- Directions
(1) In the interpretation passage, what is the maximum lead content the VDU criterion allows per listed part?
(2) Write out the stretch of the interpretation passage from "Interpretation Request #5" through "a listed part?", word for word.

- Passage shown
Interpretation Response #4
In use of the term "postconsumer”", as defined in 3.1 as having "served its intended use and has been discarded for disposal or recovery", and in consideration of uses of the term postconsumer elsewhere, which generally require that the material has completed its life as a consumer item, equipment that has been manufactured into a product, stocked for sale or delivery to a consumer, but then liquidated before delivery to the consumer, shall not be considered as postconsumer. Such equipment therefore does not meet the definition of postconsumer. 

Interpretation Request #5
Topic: Vague use of the phrase "listed part" Text to be Interpreted: Optional Product Criterion4.1.4.1: Elimination of intentionally added lead in certain applications – "The VDU, including housing, batteries, cables, adapters and other peripheral equipment used to generate an image, shall not contain lead greater than 50 ppm by weight per listed part …" (bold added)

What does "listed part” include?  The listed part is the unit to be tested for presence of lead, and the weight of the entire "listed part" is the denominator in the determination of the proportion of lead present. Therefore the definition of “listed part” is critical to the calculation. Are these only the parts listed in the criterion? Are these any parts listed in a BOM? Is the entire VDU possibly a listed part?

- Dataset excerpt

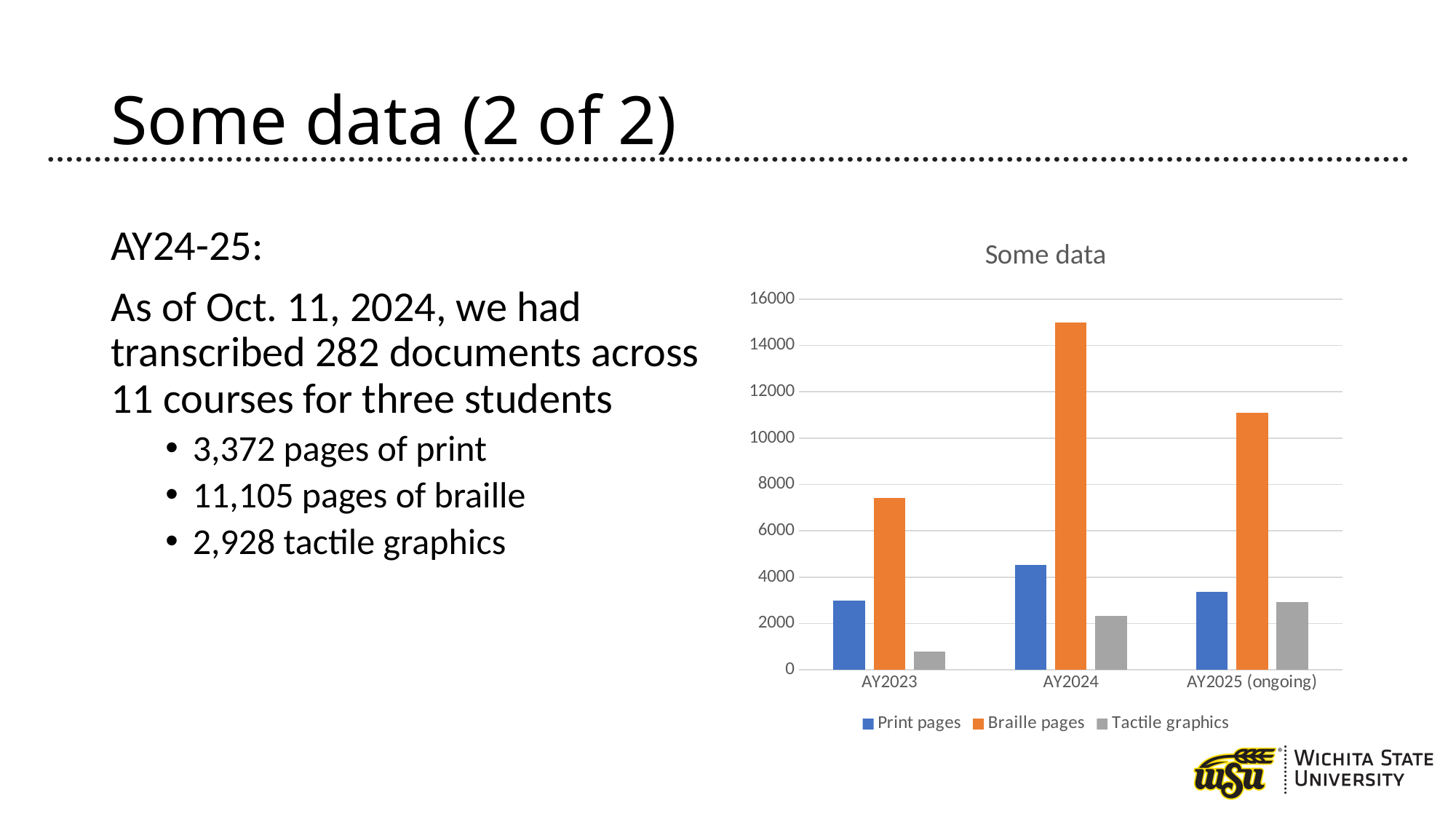
Is the value for Tactile graphics in AY2023 greater or less than 2000? less How many academic year categories are shown on the x axis of the chart? 3 How many series does the chart legend list? 3 Which is larger, Print pages in AY2023 or Print pages in AY2024? AY2024 Which academic year has the highest value for Braille pages? AY2024 Which academic year has the lowest value for Tactile graphics? AY2023 Which is larger, Braille pages in AY2023 or Braille pages in AY2025 (ongoing)? AY2025 (ongoing) Is the value for Braille pages in AY2024 greater or less than 14000? greater What is the title of the chart? Some data Is the value for Print pages in AY2025 (ongoing) greater or less than 2000? greater What kind of chart is shown on the slide? bar chart Do the Tactile graphics values rise or fall from AY2023 to AY2025 (ongoing)? rise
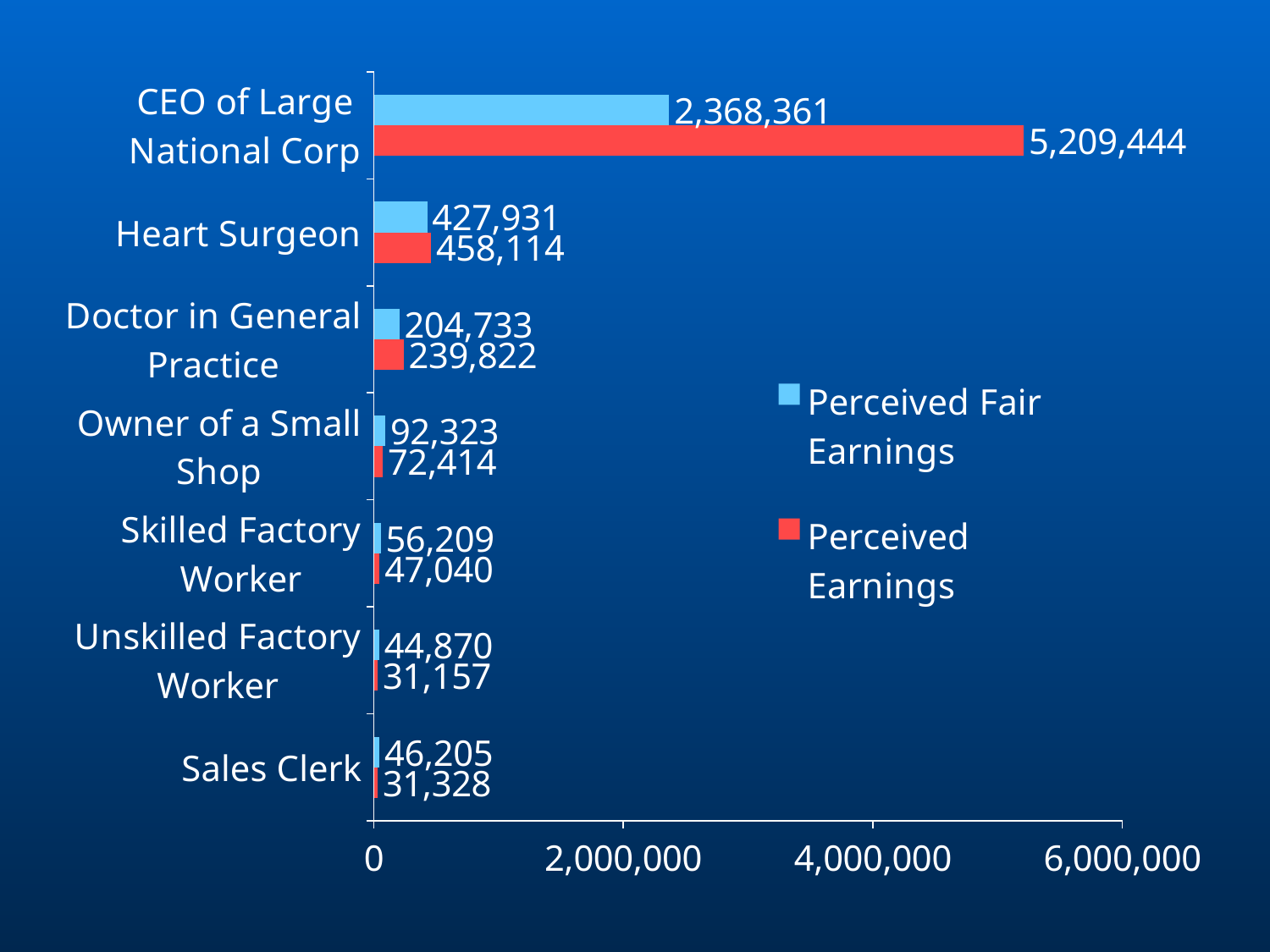
What is the Perceived Fair Earnings value for Sales Clerk? 46,205 What is the Perceived Earnings value for Doctor in General Practice? 239,822 Which category has the highest Perceived Earnings? CEO of Large National Corp How many series does the legend list? 2 What is the difference between Perceived Fair Earnings and Perceived Earnings for Owner of a Small Shop? 19,909 What is the Perceived Fair Earnings value for Heart Surgeon? 427,931 What is the Perceived Earnings value for CEO of Large National Corp? 5,209,444 For Heart Surgeon, which is larger: Perceived Fair Earnings or Perceived Earnings? Perceived Earnings How many occupation categories are shown on the chart? 7 Is the Perceived Earnings value for CEO of Large National Corp greater or less than 4,000,000? greater What is the difference between Perceived Earnings and Perceived Fair Earnings for CEO of Large National Corp? 2,841,083 What kind of chart is shown on the slide? Bar chart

- Answers provided
(1) 50 ppm by weight

(2)
Interpretation Request #5
Topic: Vague use of the phrase "listed part" Text to be Interpreted: Optional Product Criterion4.1.4.1: Elimination of intentionally added lead in certain applications – "The VDU, including housing, batteries, cables, adapters and other peripheral equipment used to generate an image, shall not contain lead greater than 50 ppm by weight per listed part …" (bold added)

What does "listed part” include?  The listed part is the unit to be tested for presence of lead, and the weight of the entire "listed part" is the denominator in the determination of the proportion of lead present. Therefore the definition of “listed part” is critical to the calculation. Are these only the parts listed in the criterion? Are these any parts listed in a BOM? Is the entire VDU possibly a listed part?